* Extract to read *

SAN FRANCISCO -- Benjamin Daines was browsing the Web when he clicked on a series of links that promised pictures of an unreleased update to his computer's operating system.
Instead, a window opened on the screen and strange commands ran as if the machine was under the control of someone -- or something -- else.
Daines had a computer virus.
Such headaches are hardly unusual on PCs running Microsoft Corp.'s Windows operating system. Daines, though, was using a Mac -- an Apple Computer Inc. machine often touted as being immune to such risks.
He and at least one other person who clicked on the links were infected by what experts say is the first-ever virus for Mac OS X, the operating system that has been shipped with every Mac since 2001.
Apple's growing market share and adoption of the same microprocessors used in machines running Windows are making Macs a bigger target, some experts warn.
Apple's most recent wake-up call came last week, as a Southern California researcher reported seven new vulnerabilities. Tom Ferris said malicious websites can exploit the holes without a user's knowledge, potentially allowing a criminal to execute code remotely and gain access to passwords and other sensitive information.

* Given material *
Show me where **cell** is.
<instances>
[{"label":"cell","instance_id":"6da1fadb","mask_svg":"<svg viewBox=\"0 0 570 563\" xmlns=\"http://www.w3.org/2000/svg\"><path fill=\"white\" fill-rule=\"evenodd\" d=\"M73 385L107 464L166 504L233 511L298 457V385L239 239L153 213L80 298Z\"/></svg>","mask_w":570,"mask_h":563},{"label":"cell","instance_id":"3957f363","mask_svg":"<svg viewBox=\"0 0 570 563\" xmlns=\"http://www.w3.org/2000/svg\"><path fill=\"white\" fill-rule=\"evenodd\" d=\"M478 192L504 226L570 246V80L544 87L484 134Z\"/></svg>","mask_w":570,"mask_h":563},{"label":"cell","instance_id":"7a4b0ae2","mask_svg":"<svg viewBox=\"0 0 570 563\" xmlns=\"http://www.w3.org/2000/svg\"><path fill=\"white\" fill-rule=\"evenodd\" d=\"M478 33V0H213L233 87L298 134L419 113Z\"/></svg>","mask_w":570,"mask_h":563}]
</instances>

* Questions *
• A. Answer these questions from the article above about the first Mac OS X virus:
(i) What did the links Benjamin Daines clicked on promise to show?
(ii) Since what year has Mac OS X shipped with every Mac?
(iii) How many new vulnerabilities did Tom Ferris report?
• B. Write a continuation of the news article about the first Mac OS X virus, picking up after its final sentence.

* Task responses *
• A.
(i) Pictures of an unreleased update to his computer's operating system.
(ii) 2001.
(iii) Seven.

• B.
Apple plans to patch the holes reported by Ferris in the next automatic update of Mac OS X, and there have been no reports of them being exploited, spokeswoman Natalie Kerris said. She disagreed that the vulnerabilities make it possible for a criminal to run code on a targeted machine.
In Daines's infection, a bug in the virus's code prevented it from doing much damage. Still, several operating system files were deleted, several new files were created, and several applications, including one for recording audio, were crippled.
The virus also managed to hijack his instant messaging program so the rogue file was blasted to 10 people on his buddy list.
Among the other signs Macs are a growing target:
With new Macs running the same Intel processors that powers Windows-based machines, far more people will know how to exploit weaknesses in Apple machines.
''They have eliminated their genetic diversity," said security consultant Rodney Thayer. ''The fear is that we're going to run into a new class of attacks."
Bud Tribble, Apple's senior vice president of software technology, disagreed. ''All the things we've been doing to make Mac OS X secure continue to be relevant on Intel," he said. Mac OS X, he said, is designed to be Internet-safe out of the box, without the need for firewalls or additional security software.